* Work to be completed *
Report every line in the entries below that contains the word "point". Copy each such line in full.

* Dataset extract *
^^^^

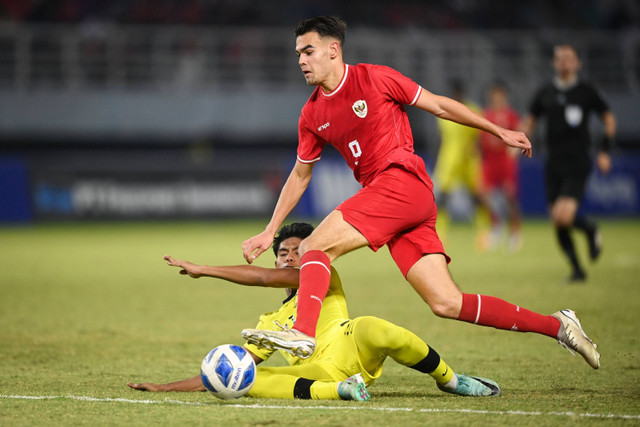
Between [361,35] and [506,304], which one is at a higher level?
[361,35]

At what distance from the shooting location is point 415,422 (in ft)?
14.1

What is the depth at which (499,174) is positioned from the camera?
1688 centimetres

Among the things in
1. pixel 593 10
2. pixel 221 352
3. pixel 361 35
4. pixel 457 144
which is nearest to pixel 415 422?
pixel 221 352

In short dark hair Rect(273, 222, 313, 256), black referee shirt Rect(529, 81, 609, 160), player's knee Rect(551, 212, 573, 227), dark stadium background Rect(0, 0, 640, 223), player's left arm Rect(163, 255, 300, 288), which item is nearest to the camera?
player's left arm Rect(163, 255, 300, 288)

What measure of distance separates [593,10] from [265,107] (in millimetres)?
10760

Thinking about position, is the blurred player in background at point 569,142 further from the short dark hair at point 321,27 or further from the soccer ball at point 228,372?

^^^^

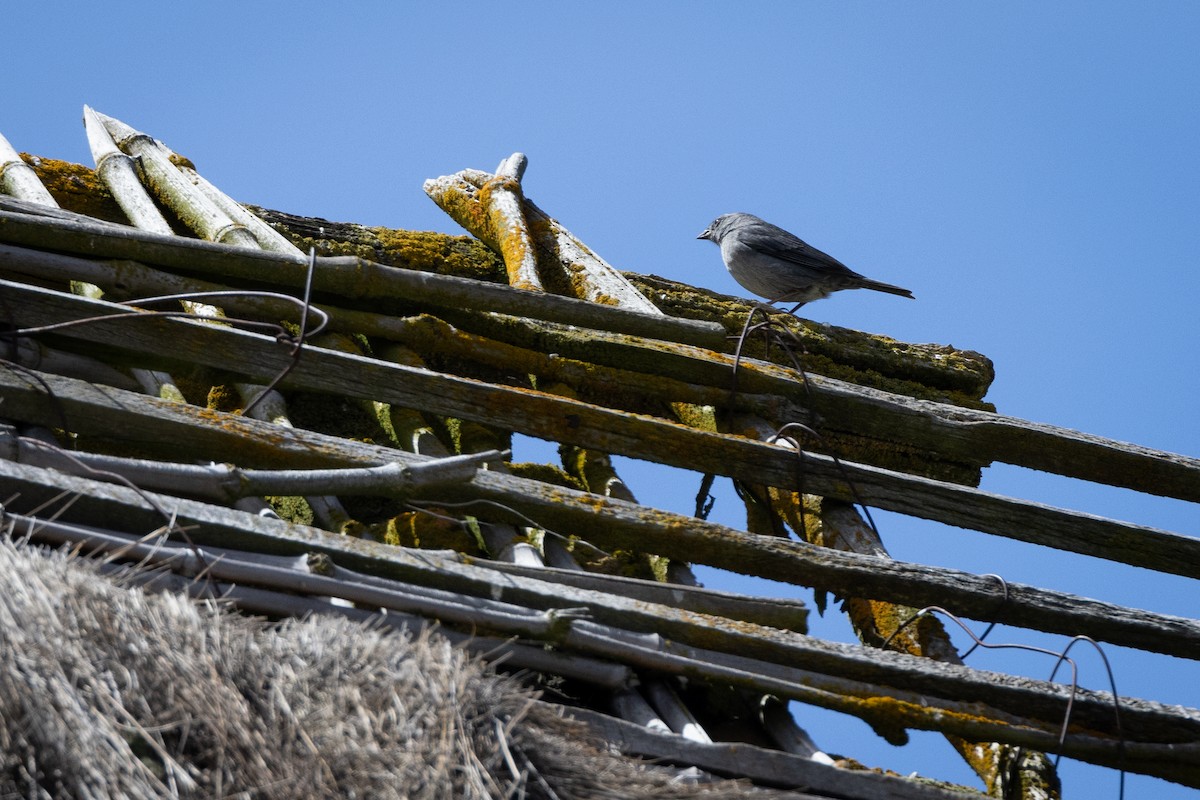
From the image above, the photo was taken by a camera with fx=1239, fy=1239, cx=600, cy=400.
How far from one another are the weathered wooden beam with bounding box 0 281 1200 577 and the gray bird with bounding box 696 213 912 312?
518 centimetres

^^^^

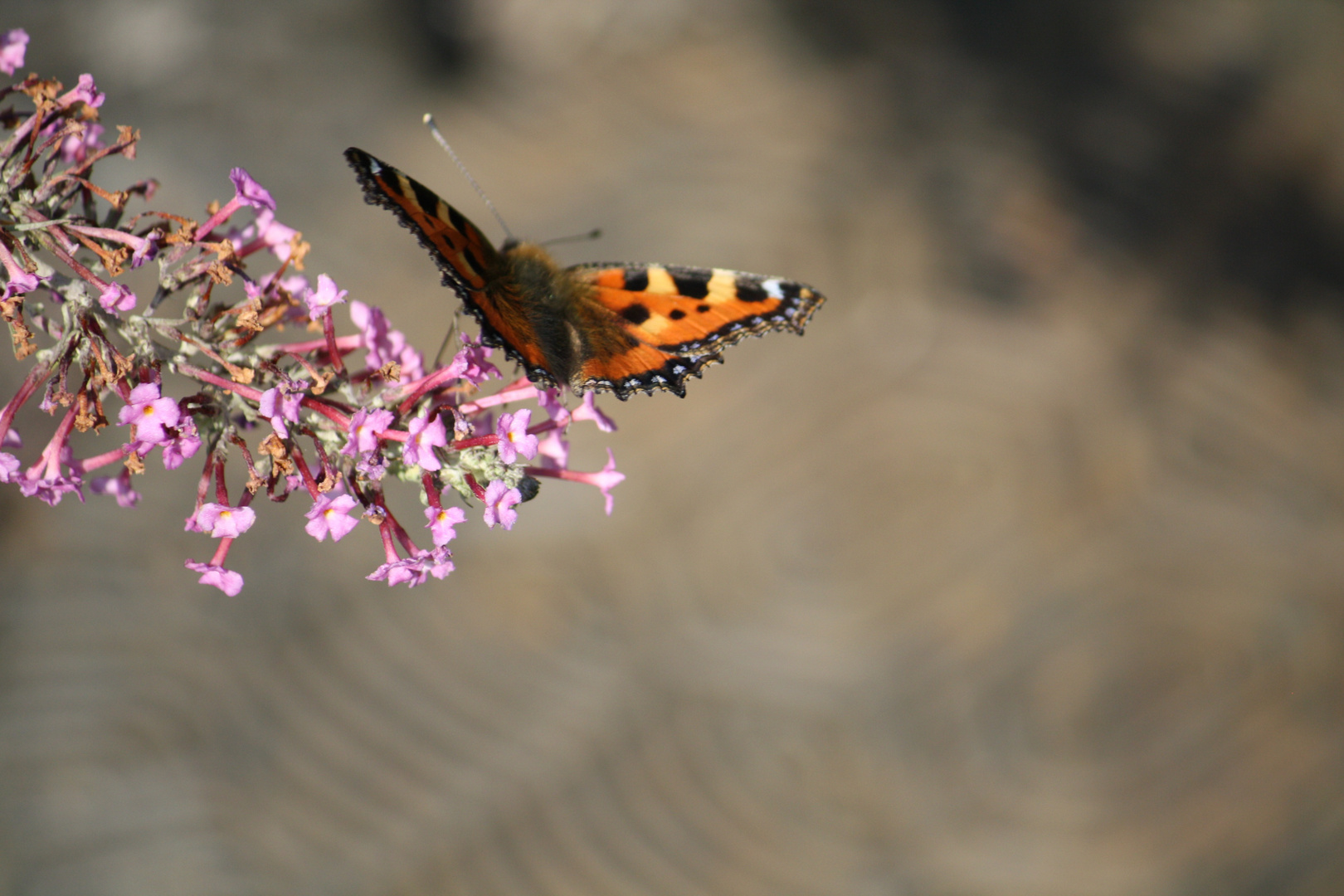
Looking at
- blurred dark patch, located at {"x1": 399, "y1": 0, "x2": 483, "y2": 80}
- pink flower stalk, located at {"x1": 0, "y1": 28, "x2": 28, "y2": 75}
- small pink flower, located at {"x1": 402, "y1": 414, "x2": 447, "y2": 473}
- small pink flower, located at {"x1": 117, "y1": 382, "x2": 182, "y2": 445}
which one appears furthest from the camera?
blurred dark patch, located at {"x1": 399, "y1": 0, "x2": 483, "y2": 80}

^^^^

* Result of the task *
At what distance from the shooting location is point 415,422 (in ft)?
Thinking about position, is the blurred player in background at point 569,142 further from the short dark hair at point 321,27 or further from the soccer ball at point 228,372?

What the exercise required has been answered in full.